At first, Jeremy Hellickson thought the pain in his right elbow was nothing more than the joint adjusting to throwing a baseball after a two-month layoff.

It was more discomfort than pain, Hellickson said, so the Tampa Bay Rays right-handed pitcher kept throwing, first playing catch at 60 feet then at 80 feet. But the pain never went away like it normally does that time of the offseason.

“It would feel good for a week and then it would go back to feeling irritated, not comfortable,” Hellickson said. “I just kind of wanted to wait until I got on the mound and see how it felt.”

Hellickson said he threw his first bullpen session on Jan. 15 and said everything felt fine.

“Then I got on the mound three days later and I couldn't even straighten out my arm. It just kind of locked up,” he said. “I threw about 10, 15 pitches in that bullpen. Came away and it didn't feel good at all, not comfortable.”

The problem were loose bodies in his elbow that were removed Jan. 29 during arthroscopic surgery performed by Dr. Koco Eaton, the Rays orthopedic surgeon.

As a result, Hellickson is expected to miss the first six to eight weeks of the regular season.

“I'm absolutely looking forward to getting back out there this year,” Hellickson said. “I guess a lot of people were doubting me toward the end of last year, so I was motivated to get back out there and do what I know I can do. It definitely (stinks). It's frustrating to have to go through this and hopefully it's just a month, month-and-a-half. I'm just going to rehab, work hard and get out there as soon as possible.”

Right-handers Jake Odorizzi, who appeared in seven games for the Rays last season with four starts, and Alex Colome, who made one start for the Rays, are the leading candidates to fill Hellickson's spot in the rotation.

“A strong rotation is critical to our success. We rely heavily on our starters and losing someone like Jeremy is tough,” Andrew Friedman, Rays executive vice president of baseball operations, said in a statement. “We're fortunate that the procedure was minor and look forward to him coming back healthy and strong during the summer.”

Hellickson said this injury was not a factor last season, when he struggled to a 12-10 record with a career-high 5.17 ERA. He won one of his final 10 starts and was removed from the rotation for a week when he was optioned to Class A Charlotte and then moved to Double A Montgomery for the purpose of giving his arm some rest. He did not pitch that week.

Hellickson was somewhat surprised to see himself included on the American League Division Series roster and found himself starting Game 4 against the Red Sox. He retired the side in order in the first inning but was removed from the game after allowing the first three batters to reach base in the second.

“The feeling that I felt toward the end of last year wasn't near as bad as what I was feeling during the bullpen,” Hellickson said. “The feeling I had during the throwing program was similar to what I was feeling last year. The irritation that I felt on that second bullpen wasn't anything like I felt last year. It was far worse than anything I felt last year.”

Hellickson maintained throughout the 2013 season that his arm was healthy and reiterated that stance Monday during a conference call with reporters.

“(Just) normal wear and tear from the season, just normal tightness that I didn't think too much of,” he said. “I felt fine when I was on the mound.”

Hellickson has been one of the more durable members of the Rays rotation, making 91 starts during the last three seasons.

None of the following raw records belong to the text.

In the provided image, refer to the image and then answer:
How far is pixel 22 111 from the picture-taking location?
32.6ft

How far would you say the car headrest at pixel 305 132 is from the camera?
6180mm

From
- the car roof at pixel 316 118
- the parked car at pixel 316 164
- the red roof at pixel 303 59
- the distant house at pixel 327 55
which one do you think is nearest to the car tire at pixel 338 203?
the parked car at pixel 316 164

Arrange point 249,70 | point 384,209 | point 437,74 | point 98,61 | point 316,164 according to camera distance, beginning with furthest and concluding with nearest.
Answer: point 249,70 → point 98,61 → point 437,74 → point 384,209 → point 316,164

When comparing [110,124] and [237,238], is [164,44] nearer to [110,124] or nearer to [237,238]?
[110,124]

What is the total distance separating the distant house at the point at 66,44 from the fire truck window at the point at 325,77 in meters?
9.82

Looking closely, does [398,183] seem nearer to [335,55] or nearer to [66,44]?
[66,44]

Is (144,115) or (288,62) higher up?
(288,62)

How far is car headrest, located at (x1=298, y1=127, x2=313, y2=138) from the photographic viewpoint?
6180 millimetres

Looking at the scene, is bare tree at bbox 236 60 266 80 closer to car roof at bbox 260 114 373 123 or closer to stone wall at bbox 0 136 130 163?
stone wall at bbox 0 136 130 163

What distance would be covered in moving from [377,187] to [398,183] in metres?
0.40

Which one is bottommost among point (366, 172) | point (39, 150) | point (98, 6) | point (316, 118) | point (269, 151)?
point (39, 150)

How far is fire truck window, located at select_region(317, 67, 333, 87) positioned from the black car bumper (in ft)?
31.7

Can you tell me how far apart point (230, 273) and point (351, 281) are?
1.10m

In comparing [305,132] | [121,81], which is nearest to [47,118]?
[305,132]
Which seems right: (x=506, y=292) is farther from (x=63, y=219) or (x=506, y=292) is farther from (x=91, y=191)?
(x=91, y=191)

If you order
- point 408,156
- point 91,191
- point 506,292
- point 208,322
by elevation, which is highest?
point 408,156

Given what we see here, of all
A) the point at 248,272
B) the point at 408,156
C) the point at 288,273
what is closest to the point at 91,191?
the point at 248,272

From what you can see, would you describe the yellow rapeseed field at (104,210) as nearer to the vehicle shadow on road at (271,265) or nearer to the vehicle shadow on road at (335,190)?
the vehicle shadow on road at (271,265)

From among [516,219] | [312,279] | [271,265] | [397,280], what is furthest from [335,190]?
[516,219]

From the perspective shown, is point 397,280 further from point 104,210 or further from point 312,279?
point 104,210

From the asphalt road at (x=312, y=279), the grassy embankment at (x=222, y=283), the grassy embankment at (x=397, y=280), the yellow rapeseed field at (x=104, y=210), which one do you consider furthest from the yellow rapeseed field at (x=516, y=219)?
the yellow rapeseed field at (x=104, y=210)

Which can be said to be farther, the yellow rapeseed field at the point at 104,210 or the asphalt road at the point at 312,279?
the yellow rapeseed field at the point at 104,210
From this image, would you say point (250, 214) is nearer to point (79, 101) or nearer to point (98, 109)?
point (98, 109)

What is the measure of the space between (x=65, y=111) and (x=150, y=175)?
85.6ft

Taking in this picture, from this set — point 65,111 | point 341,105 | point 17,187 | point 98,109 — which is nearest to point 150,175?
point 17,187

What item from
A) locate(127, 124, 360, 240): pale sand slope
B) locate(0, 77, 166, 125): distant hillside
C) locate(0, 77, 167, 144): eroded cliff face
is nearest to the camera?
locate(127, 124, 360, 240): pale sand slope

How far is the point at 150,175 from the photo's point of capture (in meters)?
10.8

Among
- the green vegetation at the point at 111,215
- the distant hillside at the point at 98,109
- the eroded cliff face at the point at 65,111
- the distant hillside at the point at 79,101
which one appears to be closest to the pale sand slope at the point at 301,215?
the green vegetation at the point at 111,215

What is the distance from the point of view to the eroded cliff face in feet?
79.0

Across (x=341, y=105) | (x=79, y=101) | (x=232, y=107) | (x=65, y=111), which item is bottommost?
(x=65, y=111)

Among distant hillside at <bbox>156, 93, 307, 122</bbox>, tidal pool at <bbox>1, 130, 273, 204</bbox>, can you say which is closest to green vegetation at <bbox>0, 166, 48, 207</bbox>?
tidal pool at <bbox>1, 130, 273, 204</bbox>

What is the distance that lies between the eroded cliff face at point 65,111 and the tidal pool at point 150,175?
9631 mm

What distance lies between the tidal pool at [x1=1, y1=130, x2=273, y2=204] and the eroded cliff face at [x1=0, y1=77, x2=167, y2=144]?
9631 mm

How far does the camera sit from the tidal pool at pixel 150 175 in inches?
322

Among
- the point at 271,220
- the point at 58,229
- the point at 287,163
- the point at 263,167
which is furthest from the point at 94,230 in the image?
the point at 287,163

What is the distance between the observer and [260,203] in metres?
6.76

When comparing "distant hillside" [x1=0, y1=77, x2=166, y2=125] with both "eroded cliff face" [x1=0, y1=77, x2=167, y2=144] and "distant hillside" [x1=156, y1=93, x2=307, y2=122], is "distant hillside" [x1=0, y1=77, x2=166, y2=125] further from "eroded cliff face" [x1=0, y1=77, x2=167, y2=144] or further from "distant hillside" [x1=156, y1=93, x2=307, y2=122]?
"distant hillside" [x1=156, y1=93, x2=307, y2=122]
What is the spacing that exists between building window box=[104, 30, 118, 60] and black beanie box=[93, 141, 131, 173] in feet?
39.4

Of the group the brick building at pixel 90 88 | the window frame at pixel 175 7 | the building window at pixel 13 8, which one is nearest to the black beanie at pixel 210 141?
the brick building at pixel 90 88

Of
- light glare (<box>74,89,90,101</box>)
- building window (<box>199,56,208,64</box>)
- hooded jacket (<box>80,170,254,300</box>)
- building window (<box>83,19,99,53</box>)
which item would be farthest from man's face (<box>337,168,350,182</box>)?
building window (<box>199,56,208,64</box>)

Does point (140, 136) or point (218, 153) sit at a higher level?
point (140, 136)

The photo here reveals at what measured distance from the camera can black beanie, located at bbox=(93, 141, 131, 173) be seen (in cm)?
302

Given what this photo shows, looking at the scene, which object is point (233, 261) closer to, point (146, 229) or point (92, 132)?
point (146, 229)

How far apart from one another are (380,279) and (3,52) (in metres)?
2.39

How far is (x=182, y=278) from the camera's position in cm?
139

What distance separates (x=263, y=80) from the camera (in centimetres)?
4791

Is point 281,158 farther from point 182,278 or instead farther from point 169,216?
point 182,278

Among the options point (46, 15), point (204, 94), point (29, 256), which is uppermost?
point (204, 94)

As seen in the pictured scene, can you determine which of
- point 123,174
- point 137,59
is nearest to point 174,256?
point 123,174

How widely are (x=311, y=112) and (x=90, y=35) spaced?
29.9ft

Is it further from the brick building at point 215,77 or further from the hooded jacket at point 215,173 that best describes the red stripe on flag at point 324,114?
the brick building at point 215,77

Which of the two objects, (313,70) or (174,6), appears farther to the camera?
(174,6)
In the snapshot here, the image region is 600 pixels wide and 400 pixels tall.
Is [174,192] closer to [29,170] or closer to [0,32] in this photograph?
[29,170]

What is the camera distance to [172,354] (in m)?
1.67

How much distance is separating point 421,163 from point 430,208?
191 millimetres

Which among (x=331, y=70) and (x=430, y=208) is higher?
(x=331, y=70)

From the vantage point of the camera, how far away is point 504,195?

Now he enters the foreign world of rehabilitation.

“This is the first surgery I ever had. I don't really know what to expect,” he said. “The rehab process, you know, take it one day at a time. I heard it's anywhere from six to 10 weeks, so hopefully the beginning of May is what I'm shooting for. Anything before that is good, so hopefully I'm out there sooner rather than later.”

Noteworthy

The Rays invited 11 of their minor league players to major league spring training: C Mayo Acosta, RHP Matt Andriese, C Curt Casali, INF Cole Figueroa, RHP Steve Geltz, RHP Merrill Kelly, LHP Braulio Lara, LHP Adam Liberatore, OF Mikie Mahtook, C Luke Maile and RHP Victor Mateo. The Rays have now invited 59 players to major league camp.